Beyond Holocaust museums, Holocaust documentaries, and Holocaust action movies we now have the Holocaust first-person shooter. This is our chance to virtually be an escaped Jewish prisoner of Auschwitz, heavily armed, with hundreds of Nazis in our sights. Catharsis?
Sonderkommando Revolt, the grisly new Israeli video game that coarsely recreates a rebellion in World War II's most notorious death camp, is, perhaps exploitation. Subconscious exploitation, as the Israeli creator contends he meant it to be fun, not offensive.
But the game is also part of the less polite way many of us cope with history's dark moments: with heat on our brows and the taste for blood on our tongues. It's revenge fantasy; it is entertainment as revolt. Sometimes these things works; sometimes they can make their audience feel better.
We've seen this before, in various shades of what looks in a certain light to be the perverse.
These things arrive oddly. To fictionalize revenge is to unleash it as a flood so vile that it feels almost a celebration of the offending event from which it followed — a fetishization of whichever suffering that started the hurt.
Quentin Tarantino's film Inglorious Basterds just gave us big-screen stabbings of Nazis in their face, the burning of SS officers in a movie theater. For those for whom Eli Wiesel's somber memoir Night or Roberto Benigni's Holocaust comedy Life Is Beautiful were not sufficient to cope with the Holocaust's horrors, Tarantino's ultra-violent movie about gleeful Nazi-killing special agents was a different way to deal.
In the 60s, pornographic books called Stalags titillated their Israeli readers with tales of female SS officers abusing their captives before tables flipped and the women were raped and killed. Many questioned whether perversion justified perversion. The worst of them were seized by the police.
Choose a side or a group in history that has rightly or wrongly swallowed suffering and you'll likely find in some art, some creative work, their chronicle of the dream of spitting back. Anti-American manga imagines a U.S. defeated. The most notorious hip-hop fantasizes of the killing of cops.
These are not the revenges of the politely pained. These are the vicious fantasies that there could be an equal and opposite effect — and even a more brutal whiplash — perpetrated upon history's villains or victors.
Freed from the laws of reality, revenge fantasy like that of Sonderkommando Revolt can be hard to distinguish from exploitation. The revenge fantasy portrays glee amid suffering. It encourages the nodding of heads "yes" during its recreation of the ugliest events in human history — a nod that, yes, revenge is happening; a nod that, yes, vicious, vile good is being done to bad, bad people. This video game's creator, though he says he has no political message intended for this game has decided that it takes an image of a Jewish prisoner hanging bloody from a hook to properly decorate a scene where many Nazis will now be killed. He and his team must have concluded there was a necessary sequence of experience: we will be shown the most garish signs of Jewish death before we will create scenes of Nazi death,
Revenge fantasy does not encourage the headshake of the visitor to the Holocaust museum or the viewer of the Trail of Tears documentary who wishes this portion of the past did not exist. It assumes a more aggressive posture as we prepare to perform a punishment that did not happen in real life.

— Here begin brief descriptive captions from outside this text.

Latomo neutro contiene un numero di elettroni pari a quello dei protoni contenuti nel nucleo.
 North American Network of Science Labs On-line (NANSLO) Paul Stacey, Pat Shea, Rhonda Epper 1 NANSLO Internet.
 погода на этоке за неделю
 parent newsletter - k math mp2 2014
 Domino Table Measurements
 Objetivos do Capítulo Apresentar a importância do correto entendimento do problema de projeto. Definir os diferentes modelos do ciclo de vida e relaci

The video game might be the perfect medium for this kind of thing, which makes it odd we've seen so little of it. In a movie we can watch someone else's revenge. By controlling a game, we could pretend to be having our own revenge — or someone else's, considering we could be anyone.
The revenge gamers get to carry out, though, is seldom the revenge of the wronged. It is infrequently the revenge of real people. A gamer gets to mete out the justice of space marine wrongly incarcerated or that of a freedom fighter free-running across rooftops to defy an Orwellian state. In World War II video games, the developers leave out the concentration camps. You fight Nazis as American or British soldiers. In the late 2009 game The Saboteur, an epic action adventure of insurgency against the Nazi occupiers of Vichy France, you fight as an Irishman based on a real-life French-British race-car driver turned freedom fighter.
In video games, you don't play as the trampled. You don't fight Nazis as Jews. You don't fights plantation owners as the enslaved. Japanese developers made a video game in the 1980s about the war in the Pacific. It's called 1942 and it could have made Japan triumphant. You play as the Americans, bombing the Japanese fleet. In Super Columbine Massacre RPG, the player is no victim at all; they are one of the killers in that high school massacre.
In 2008's Call of Duty: World at War you did play as the wounded party out for a revenge. In one novel moment during which you have assumed the role of a Russian fighter whose village was crushed by the Germans. You are given the opportunity to — optionally — kill Nazis after they raised their hands in surrender.
These fantasies of revenge are themselves nightmares. We'd have to play this new one, Sonderkommando Revolt, to know if it feels good, and if it did, if feeling good would feel right.